§ Direction
Output the lines from the one containing "From furthest through closest, how should" up to and including the one containing "pixel 234 102 <", copied exactly.

§ Provided data
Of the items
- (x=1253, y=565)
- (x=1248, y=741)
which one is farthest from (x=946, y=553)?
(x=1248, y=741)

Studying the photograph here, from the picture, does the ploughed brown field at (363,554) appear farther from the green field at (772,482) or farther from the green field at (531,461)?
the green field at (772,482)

==

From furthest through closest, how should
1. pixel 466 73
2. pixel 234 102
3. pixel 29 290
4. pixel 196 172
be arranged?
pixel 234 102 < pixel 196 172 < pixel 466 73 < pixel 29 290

§ Exercise solution
From furthest through closest, how should
1. pixel 466 73
2. pixel 234 102
3. pixel 29 290
4. pixel 196 172
be arranged?
pixel 234 102 < pixel 196 172 < pixel 466 73 < pixel 29 290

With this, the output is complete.